Dębski został zastrzelony 11 kwietnia 2001 roku w Warszawie w pobliżu restauracji, w której przebywał z gronem znajomych, w tym z Haliną G. "Inka" była jedynym świadkiem zbrodni i to właśnie ona wskazała zabójcę.
Zleceniodawcą morderstwa miał być Jeremiasz Barański, psuedonim "Baranina", uznawany za rezydenta pruszkowskiej mafii w Austrii.
Halina G. od sześciu lat przebywa w więzieniu.
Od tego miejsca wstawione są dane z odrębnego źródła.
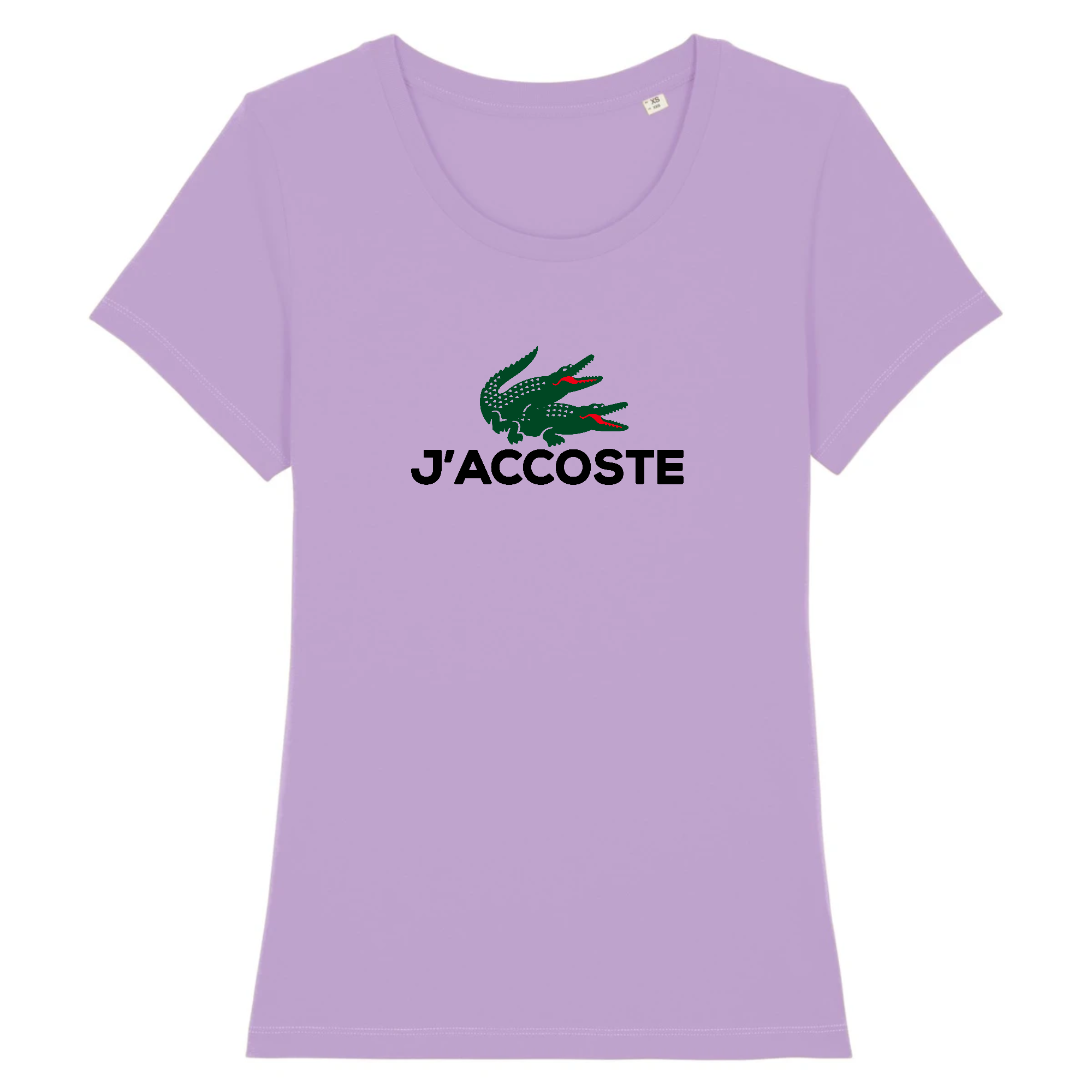TEE SHIRT FEMME J ACCOSTE PARODIE LACOSTE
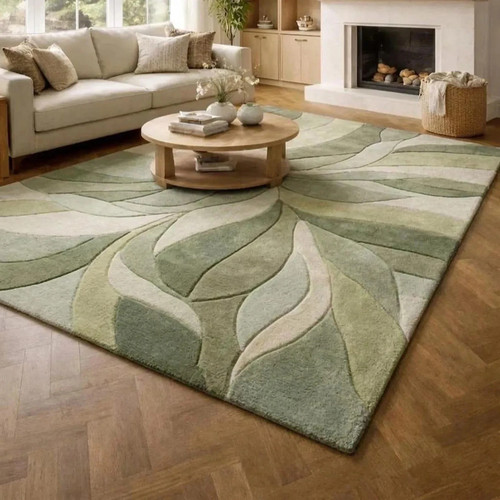 Abstract rug wavy pattern - rug,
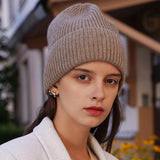 Load image into Gallery viewer, Knitted Cashmere Beanie Hat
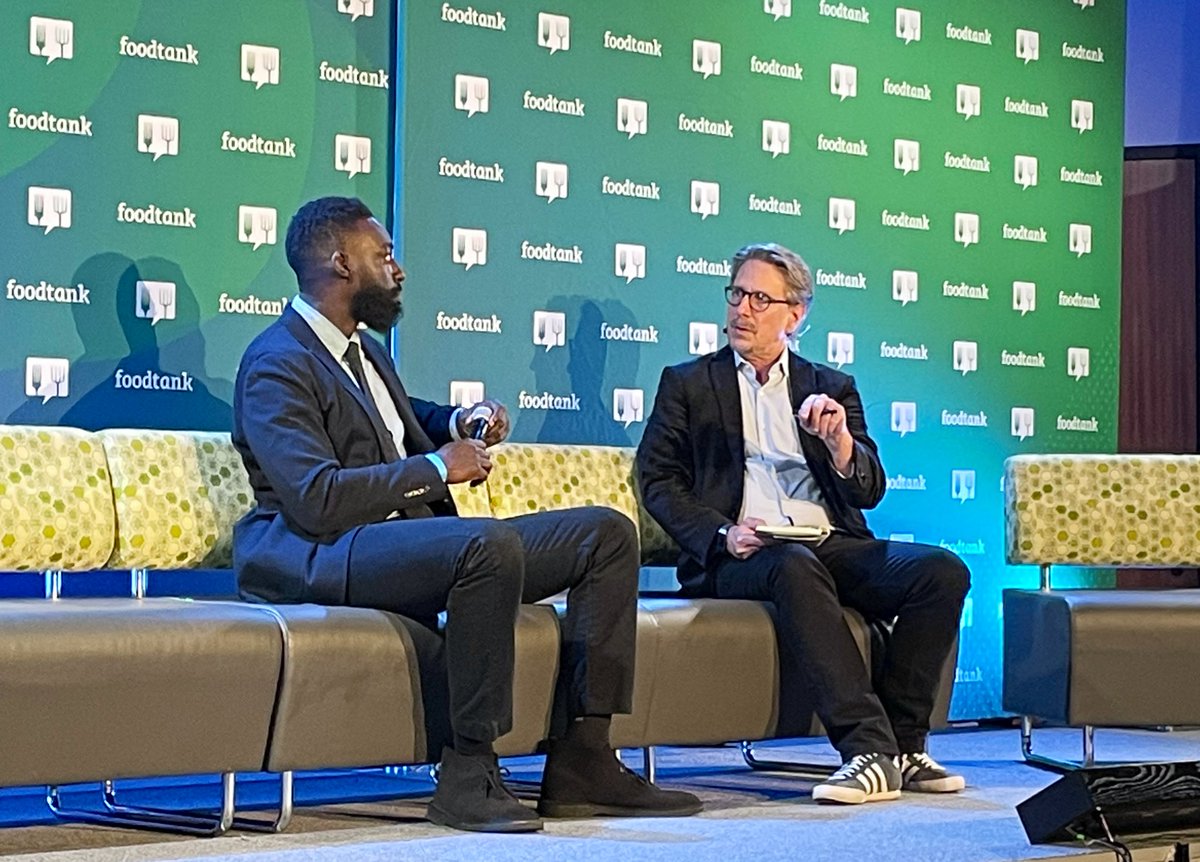 “Pay the farmer now or pay the hospital later” - @ChefAdjepong at #foodtank Summit discussing #foodasmedicine. I LOVE seeing chefs engaging in the conversation around food x health!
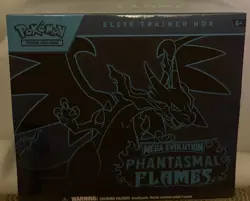 Pokemon Mega Evolution Phantasmal Flames Elite Trainer Box - NEW - Image 1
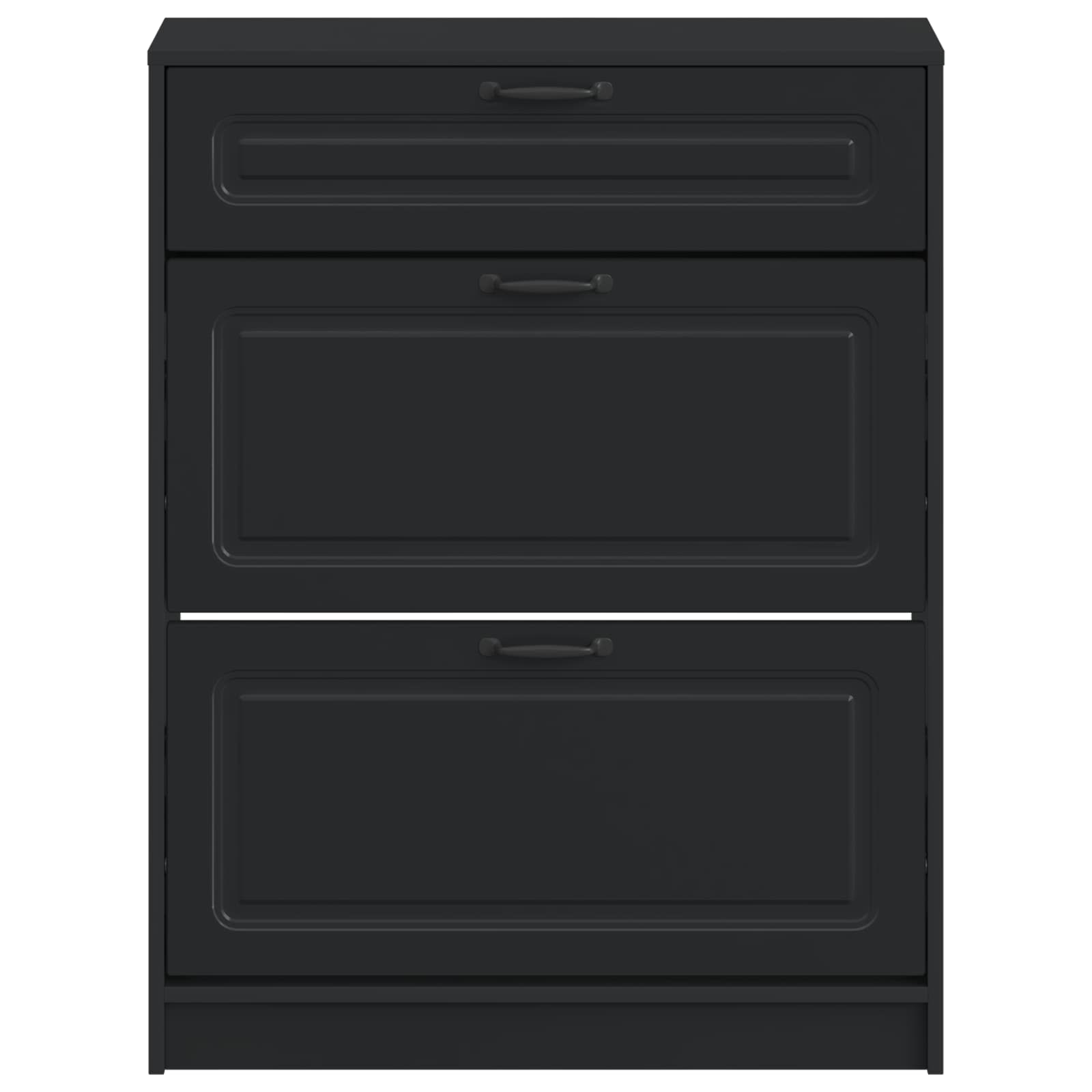 vidaXL Schoenenkast UTRECHT 78 x 24 x 100 cm Bewerkt hout Wit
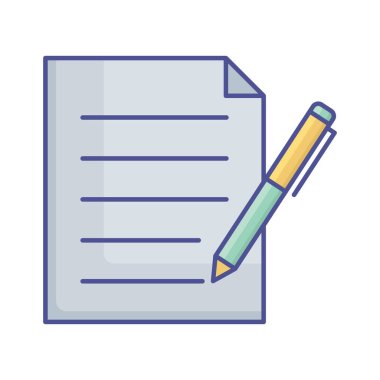 Kolayca düzenleyebilen veya düzenleyebilen Not Defteri Vektörü Simgesi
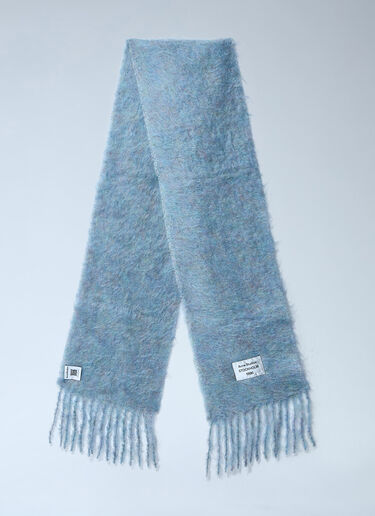 Acne Studios Fringed Wool-Blend Scarf Light Blue acn0262016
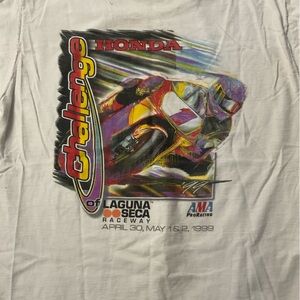 2-2026A–LAGUNA SECA HONDA CHALLENGE 1999 PRO-RACING T-SHIRT XL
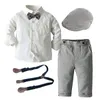 Sets Suits Kid Boys Formal Party Outfits Clothes Set Wedding Birthday Toddler Boy Gentleman Handsome Children Elegant Suit 2 3 4 5 6 Years 230508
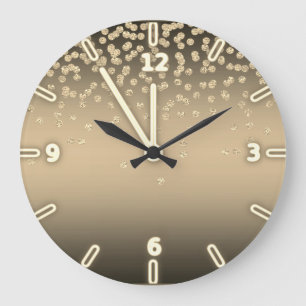 Grande Horloge Ronde Adorable Shiny Foil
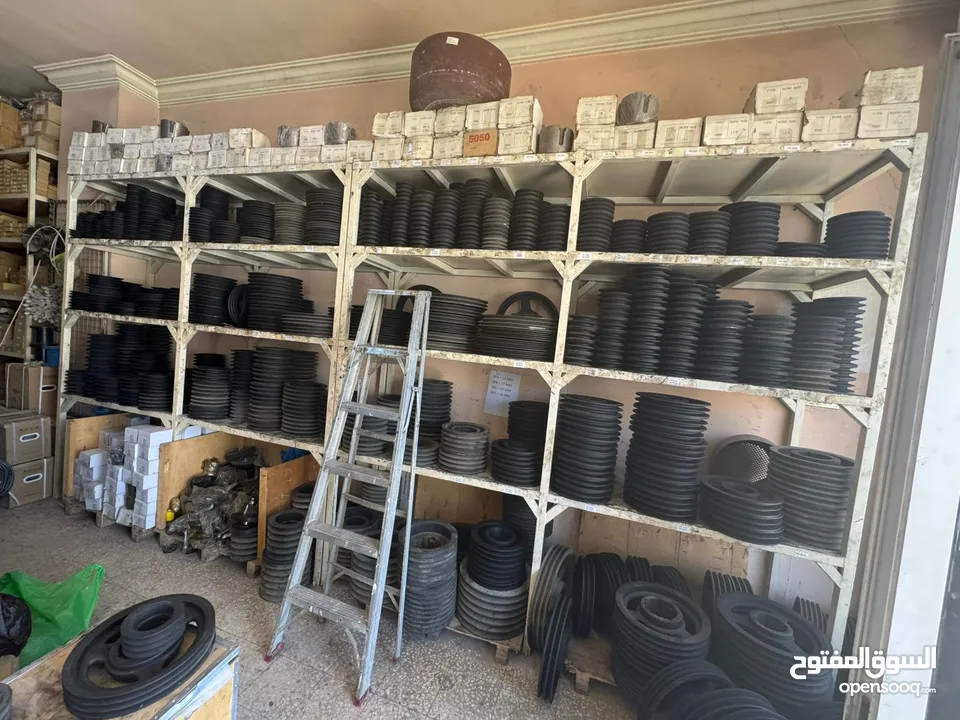 بكرات مواتير نظام بوكس / Taper Bush V-Belt Pulleys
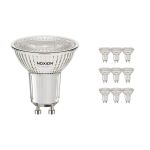 Opakowanie 10x Noxion LED Spot GU10 PAR16 4.6W 420lm 36D - 840 Zimna Biel | Ściemnianie - Zamienne 50W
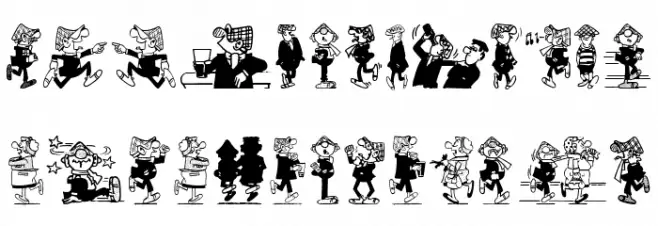 Andy Capp Font LOWERCASE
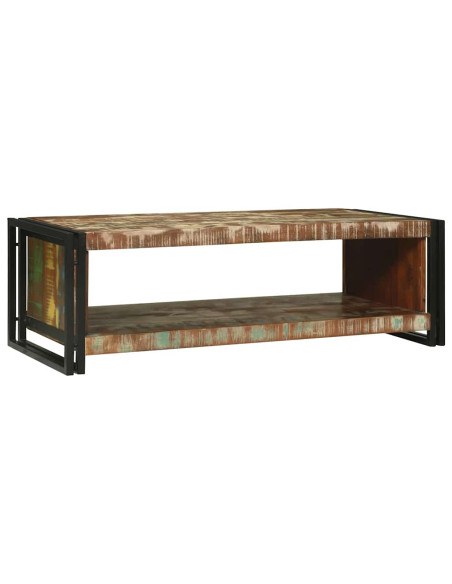 Tavolino da salotto 120 x 50 x 38 cm legno massello di riciclo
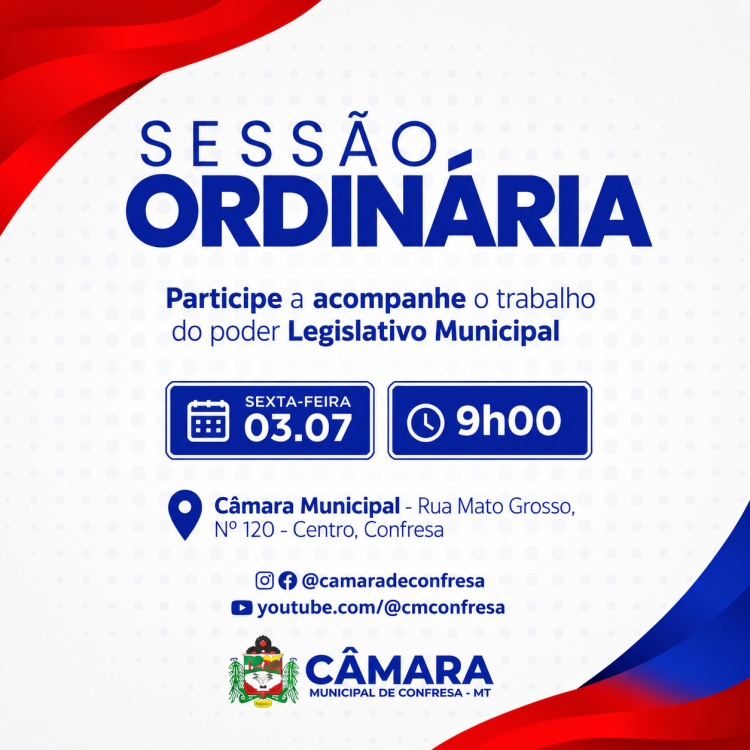 11ª Sessão Ordinária reforça o compromisso da Câmara Municipal com as demandas da população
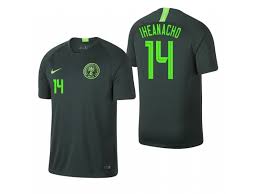 Kelechi iheanacho (kelechi promise iheanacho, born 3 october 1996) is a nigerian footballer who plays as a striker for british club leicester city. Nigeria National Soccer 2018 World Cup Dark Green 14 Kelechi Iheanacho Authentic Jersey
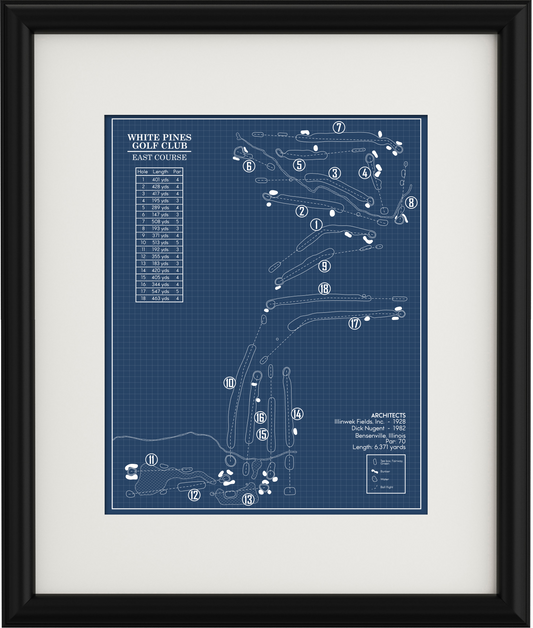 White Pines Golf Club East Course Blueprint (Print)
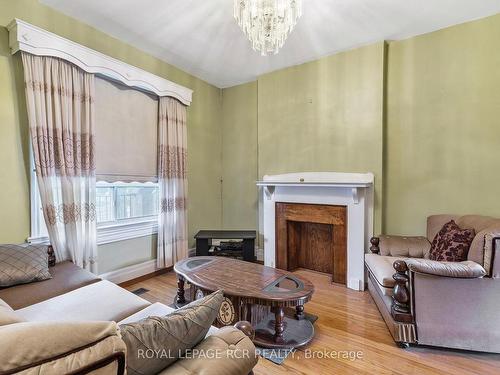 417 Westmoreland Ave N, Toronto, ON - Indoor Photo Showing Living Room With Fireplace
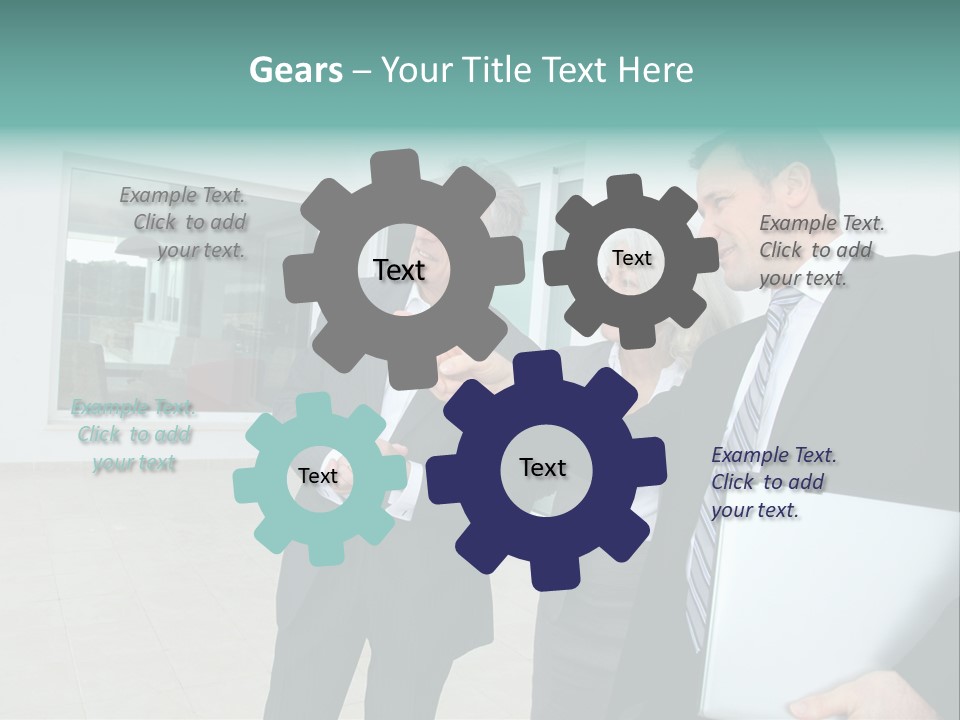 Woman Senior Showing PowerPoint Template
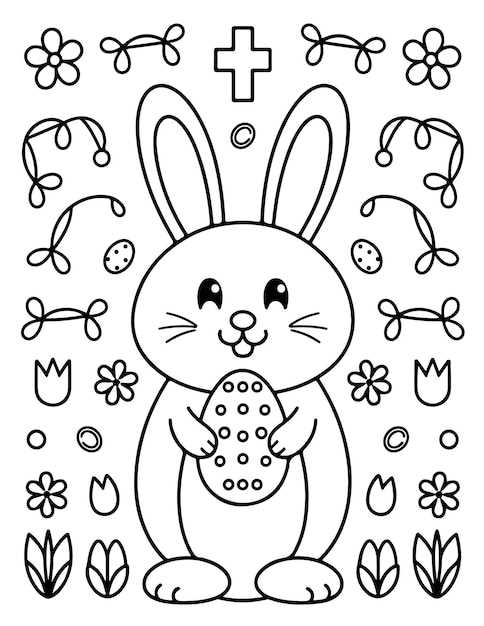 easter egg printable coloring sheets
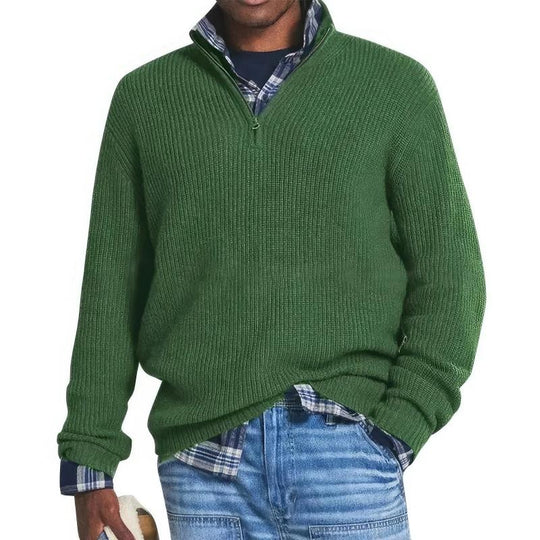 Matthias - Strickpullover mit Reißverschluss für Männer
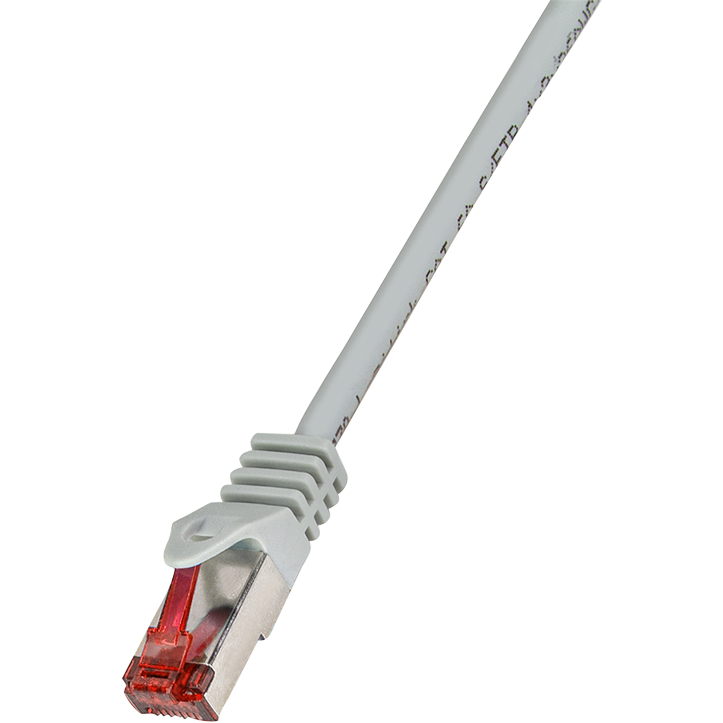 Patchcord LogiLink S/FTP Cat6 PiMF, gri, 0.25 m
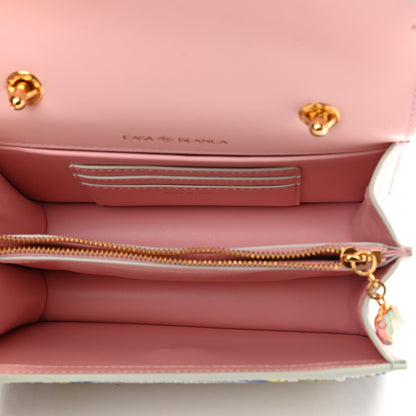Bulgari X CASABLANCA Soft Grain Calfskin Mosaic Printed Serpenti Forever Top Handle Dusty Pink Multicolor 5 of 11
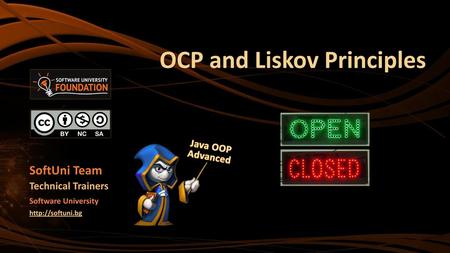 OCP and Liskov Principles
Wyrok z marca ubiegłego roku, uprawomocniony dziś przez Sąd Apelacyjny, zapadł w drugim już procesie Haliny G. O jego powtórzeniu zdecydował w marcu 2004 roku Sąd Apelacyjny, który uchylił poprzedni, taki sam wyrok - 8 lat więzienia
Prokuratura domagała się nadzwyczajnego złagodzenia kary dla Haliny G. Występowała o 7 lat i 11 miesięcy pozbawienia wolności. Podkreślano, że kobieta podczas śledztwa współpracowała z organami ścigania i dużo opowiedziała o kulisach działalności Barańskiego, mafijnego bossa, domniemanego zleceniodawcy zabójstwa ministra Dębskiego.
Pełnomocnik oskarżycielki posiłkowej, wdowy po Jacku Dębskim, żądał dla oskarżonej nie mniej niż 15 lat więzienia. Zdaniem adwokata, "Inka" nie pomagała, lecz współuczestniczyła w zabójstwie Jacka Dębskiego.
Z kolei obrona Haliny G. domagała się uniewinnienia oskarżonej. Zdaniem obrońców, została ona cynicznie wykorzystana i zmanipulowana przez zleceniodawcę zabójstwa.